Um eine eintägige Livereportage zu realisieren braucht es viel Vorbereitung. Jede Station muss vorher angeschaut und die Abläufe geplant werden. Der Flughafen Zürich stellt da eine besondere Herausforderung dar. Vor allem wegen der Sicherheit.

Der Flughafen Zürich ist ein pulsierender Betrieb. Vom Pistenpersonal über die Sicherheitschecks, bis hin zu den Gastronomiebetrieben wird hier rund um die Uhr gearbeitet. «Schweiz aktuell extra» fängt diesen Alltag und seine Geschichten während neun Stunden live ein. Damit eine solche Sendung überhaupt möglich ist, braucht es ein minutiöse Vorbereitung. Ein wichtiger Bestandteil ist die Rekognoszierung. Das heisst vor Ort gehen und die Lage auskundschaften.

Langjährige Erfahrung mit solch aufwändigen und komplexen Produktionen hat Kurt Schwaller. Der Projektleiter der tpc ist für den kompletten technischen Aspekt der Sendung verantwortlich.
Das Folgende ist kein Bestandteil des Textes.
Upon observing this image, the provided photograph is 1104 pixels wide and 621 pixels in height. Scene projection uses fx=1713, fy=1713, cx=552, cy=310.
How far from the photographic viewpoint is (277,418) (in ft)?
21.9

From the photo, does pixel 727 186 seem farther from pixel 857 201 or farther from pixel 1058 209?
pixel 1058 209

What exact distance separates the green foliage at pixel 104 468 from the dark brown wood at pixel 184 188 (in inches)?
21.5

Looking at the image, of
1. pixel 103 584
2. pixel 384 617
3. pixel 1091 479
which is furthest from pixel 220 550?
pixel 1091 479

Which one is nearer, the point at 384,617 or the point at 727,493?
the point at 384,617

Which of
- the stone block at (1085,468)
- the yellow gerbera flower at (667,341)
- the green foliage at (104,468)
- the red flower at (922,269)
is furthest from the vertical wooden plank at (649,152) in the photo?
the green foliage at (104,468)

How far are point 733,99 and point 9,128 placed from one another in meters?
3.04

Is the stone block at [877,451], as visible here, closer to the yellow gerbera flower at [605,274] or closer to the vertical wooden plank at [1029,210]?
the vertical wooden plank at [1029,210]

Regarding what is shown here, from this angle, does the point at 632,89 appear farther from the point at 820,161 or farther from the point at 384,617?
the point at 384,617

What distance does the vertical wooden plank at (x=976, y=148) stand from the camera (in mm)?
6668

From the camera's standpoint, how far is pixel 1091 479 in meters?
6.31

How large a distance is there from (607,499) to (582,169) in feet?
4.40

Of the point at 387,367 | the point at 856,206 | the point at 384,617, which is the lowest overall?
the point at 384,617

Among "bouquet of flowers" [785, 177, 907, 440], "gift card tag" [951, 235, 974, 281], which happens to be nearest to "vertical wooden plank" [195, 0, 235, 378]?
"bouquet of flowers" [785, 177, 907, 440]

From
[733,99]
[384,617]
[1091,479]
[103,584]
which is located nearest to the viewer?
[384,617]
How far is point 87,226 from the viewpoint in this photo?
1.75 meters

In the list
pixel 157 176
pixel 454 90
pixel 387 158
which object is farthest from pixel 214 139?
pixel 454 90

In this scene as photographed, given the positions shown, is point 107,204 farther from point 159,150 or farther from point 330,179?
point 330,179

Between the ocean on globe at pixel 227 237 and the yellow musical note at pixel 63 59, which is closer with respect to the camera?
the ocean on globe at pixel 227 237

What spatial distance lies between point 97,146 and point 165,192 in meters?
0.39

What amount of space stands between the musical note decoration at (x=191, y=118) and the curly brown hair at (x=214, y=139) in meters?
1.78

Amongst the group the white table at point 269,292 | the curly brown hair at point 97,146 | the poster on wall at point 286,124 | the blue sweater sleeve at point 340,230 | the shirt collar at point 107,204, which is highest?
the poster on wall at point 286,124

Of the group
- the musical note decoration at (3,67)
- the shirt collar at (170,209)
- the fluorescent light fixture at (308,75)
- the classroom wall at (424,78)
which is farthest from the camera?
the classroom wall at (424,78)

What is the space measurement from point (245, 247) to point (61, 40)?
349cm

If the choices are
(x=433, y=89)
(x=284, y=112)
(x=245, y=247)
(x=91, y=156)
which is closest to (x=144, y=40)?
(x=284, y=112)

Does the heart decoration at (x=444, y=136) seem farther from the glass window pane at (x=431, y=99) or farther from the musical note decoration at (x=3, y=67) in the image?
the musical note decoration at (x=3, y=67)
Er und sein Team befinden sich bereits seit mehreren Tagen am Flughafen um die Gerätschaften in Betrieb zu nehmen.

«Die Rekognoszierung nahm einen ganzen Tag in Anspruch», erzählt Schwaller. «Es gab unglaublich Vieles zu klären und wir mussten alles einrichten. Es war gigantisch.»
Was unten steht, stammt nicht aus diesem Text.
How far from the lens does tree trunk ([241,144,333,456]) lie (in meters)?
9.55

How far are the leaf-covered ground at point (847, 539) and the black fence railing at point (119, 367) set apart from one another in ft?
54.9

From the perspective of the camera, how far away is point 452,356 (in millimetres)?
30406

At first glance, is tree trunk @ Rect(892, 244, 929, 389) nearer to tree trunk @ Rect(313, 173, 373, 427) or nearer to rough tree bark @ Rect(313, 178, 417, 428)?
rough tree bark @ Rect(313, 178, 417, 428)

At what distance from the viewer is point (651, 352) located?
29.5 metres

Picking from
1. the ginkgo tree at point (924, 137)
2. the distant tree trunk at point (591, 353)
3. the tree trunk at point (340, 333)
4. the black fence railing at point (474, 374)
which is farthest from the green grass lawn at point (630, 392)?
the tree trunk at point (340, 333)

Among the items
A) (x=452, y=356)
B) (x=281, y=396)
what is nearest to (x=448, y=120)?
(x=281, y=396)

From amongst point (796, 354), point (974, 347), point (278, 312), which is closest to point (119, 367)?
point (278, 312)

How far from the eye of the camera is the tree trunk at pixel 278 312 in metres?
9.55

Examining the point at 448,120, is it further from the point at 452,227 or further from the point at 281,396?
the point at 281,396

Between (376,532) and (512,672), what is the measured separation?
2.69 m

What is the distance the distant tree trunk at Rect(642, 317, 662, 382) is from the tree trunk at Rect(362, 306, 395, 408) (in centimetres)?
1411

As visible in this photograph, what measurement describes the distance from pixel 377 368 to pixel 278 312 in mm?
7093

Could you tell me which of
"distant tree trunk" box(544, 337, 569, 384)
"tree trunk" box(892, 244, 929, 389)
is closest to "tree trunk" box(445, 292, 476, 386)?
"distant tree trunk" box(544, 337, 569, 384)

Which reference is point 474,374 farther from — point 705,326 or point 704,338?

Komplexe Sicherheitsvorschriften

Die Produktion ist laut Schwaller von der technischen Seite nicht so anspruchsvoll, aber: «Die Sicherheitsvorschriften stellen die grösste Schwierigkeit dar.» Im Abflugbereich des Flughafens gelten strenge Sicherheitsauflagen. «Die Techniker können sich nicht einfach frei bewegen, sondern müssen immer in Begleitung eines Flughafenmitarbeiters sein. Das ist zeitaufwändig und muss in der Planung berücksichtigt werden». So nahm die Kontrolle der Gerätschaften einige Zeit in Anspruch, entsprach sie doch einem normalen Sicherheitschec. Die Geräte wurden alle kontrolliert, als würden sie mit in ein Flugzeug geführt werden.

Insgesamt sind neun Kameras im Einsatz. Vier davon mobil. Auf einem weitläufigen Areal wie dem Flughafen nicht ganz einfach. «Glücklicherweise können wir das Glasfasernetz des Flughafens nutzen», so Schwaller. «Somit bleibt es uns erspart hunderte Meter von Kabeln ziehen zu müssen.»